You can use a pair of AWS access key and secret key, or temporary AWS credentials. These credentials should have access to the S3 log bucket. If encryption is enabled for the logs stored in the S3 bucket, these credentials should have access to the necessary KMS key as well.
- Set
LOG_DIR
to the location of your Spark eventlogs.
export LOG_DIR=s3://${S3_BUCKET}/logs/applications/$APPLICATION_ID/jobs/$JOB_RUN_ID/sparklogs/
- Set
EXECUTOR_LOG_PATH
to the location of your Executor log files.
export EXECUTOR_LOG_PATH=https://s3.console.aws.amazon.com/s3/object/${S3_BUCKET}/logs/applications/$APPLICATION_ID/jobs/$JOB_RUN_ID/{{CONTAINER_ID}}/{{FILE_NAME}}.gz
- Set your AWS access key and secret key, and optionally session token.
export AWS_ACCESS_KEY_ID="ASIAxxxxxxxxxxxx"
export AWS_SECRET_ACCESS_KEY="yyyyyyyyyyyyyyy"
export AWS_SESSION_TOKEN="zzzzzzzzzzzzzzzzzzzzzzzzzzzzzzzzzzzzzz"
- Run the Docker image
docker run --rm -it \
-p 18080:18080 \
-e SPARK_HISTORY_OPTS="-Dspark.history.fs.logDirectory=$LOG_DIR -Dspark.history.custom.executor.log.url=$EXECUTOR_LOG_PATH -Dspark.hadoop.fs.s3.customAWSCredentialsProvider=com.amazonaws.auth.DefaultAWSCredentialsProviderChain" \
-e AWS_REGION=us-east-1 \
-e AWS_ACCESS_KEY_ID -e AWS_SECRET_ACCESS_KEY -e AWS_SESSION_TOKEN \
emr/spark-ui
- Access the Spark UI via http://localhost:18080
You may get following exception during SHS startup.
-
Issue/Exception: com.amazon.ws.emr.hadoop.fs.shaded.com.amazonaws.services.s3.model.AmazonS3Exception: The ciphertext refers to a customer master key that does not exist, does not exist in this region, or you are not allowed to access. (Service: Amazon S3; Status Code: 403; Error Code: AccessDenied)
Reason: Given user credentials may not have the access to KMS key which is used to encrypt the logs in the S3 bucket.
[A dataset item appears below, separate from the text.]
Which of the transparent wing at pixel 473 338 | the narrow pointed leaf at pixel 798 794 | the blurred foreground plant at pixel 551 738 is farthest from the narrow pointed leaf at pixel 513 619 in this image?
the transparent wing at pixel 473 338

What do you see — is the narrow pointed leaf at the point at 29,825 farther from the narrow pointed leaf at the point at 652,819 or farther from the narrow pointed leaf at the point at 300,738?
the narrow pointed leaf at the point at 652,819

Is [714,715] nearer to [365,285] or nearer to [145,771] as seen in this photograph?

Add KMS policy with decrypt permission and verify.
-
Issue/Exception: com.amazon.ws.emr.hadoop.fs.shaded.com.amazonaws.services.s3.model.AmazonS3Exception: Access Denied (Service: Amazon S3; Status Code: 403; Error Code: AccessDenied)
Reason: Given user credentials may not have the access the S3 bucket. Add S3 policy with read permission and verify.